- WRITTEN TASK -
Can you reproduce the April 29, 2007 entry on corruption and the cereal bank project below, word for word?

- DOCUMENT SEGMENT -

=====

Sunday, April 29, 2007


Corruption is frightening in it's pervasiveness. The media has us trained to think of it as primarily a problem in the upper echelons of society, a sin of the top dogs. Clearly, a simple cleaning of house and refurnishing with honest everyday folk will solve the problem. We then have the nerve to act shocked when our new everyman government, board, or committee behaves in the same manner. I now realize that this behavior is not restricted to the bourgeoisie but that, given the opportunity, even people on the bottom have come to see greed and "skimming off the top" to be acceptable practices.

On Wednesday I received a check from Rotary for my cereal bank project. On Thursday I cashed said check and met with my counterpart and his brother to go and purchase materials for roofing the building. We agreed that it would be best for me to wait in the car while he went and negotiated and that I would join them after the price had been settled. This was fine and is the best way for me to buy anything expensive here. Nigeriens see a white Anasara and immediately assume I am loaded and so they jack up the price to unreasonable heights. It's very frustrating due to the fact that compared to them, I do have quite a bit of money, but compared to most NGO workers I have nothing.

Now, I was thoroughly excited to have the funding and to be moving on the project again. It's nice to be doing work and I felt like I was finally showing my villagers that I was there to do something other than just sit around and play guitar. But my enthusiasm has already been nearly crushed and replaced with bitterness and frustration.

=====

- DATA EXTRACT -

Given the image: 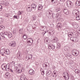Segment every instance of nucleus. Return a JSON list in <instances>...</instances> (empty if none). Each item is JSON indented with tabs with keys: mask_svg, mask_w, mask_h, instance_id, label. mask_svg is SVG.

=====

- OUTPUT -
Sunday, April 29, 2007


Corruption is frightening in it's pervasiveness. The media has us trained to think of it as primarily a problem in the upper echelons of society, a sin of the top dogs. Clearly, a simple cleaning of house and refurnishing with honest everyday folk will solve the problem. We then have the nerve to act shocked when our new everyman government, board, or committee behaves in the same manner. I now realize that this behavior is not restricted to the bourgeoisie but that, given the opportunity, even people on the bottom have come to see greed and "skimming off the top" to be acceptable practices.

On Wednesday I received a check from Rotary for my cereal bank project. On Thursday I cashed said check and met with my counterpart and his brother to go and purchase materials for roofing the building. We agreed that it would be best for me to wait in the car while he went and negotiated and that I would join them after the price had been settled. This was fine and is the best way for me to buy anything expensive here. Nigeriens see a white Anasara and immediately assume I am loaded and so they jack up the price to unreasonable heights. It's very frustrating due to the fact that compared to them, I do have quite a bit of money, but compared to most NGO workers I have nothing.

Now, I was thoroughly excited to have the funding and to be moving on the project again. It's nice to be doing work and I felt like I was finally showing my villagers that I was there to do something other than just sit around and play guitar. But my enthusiasm has already been nearly crushed and replaced with bitterness and frustration.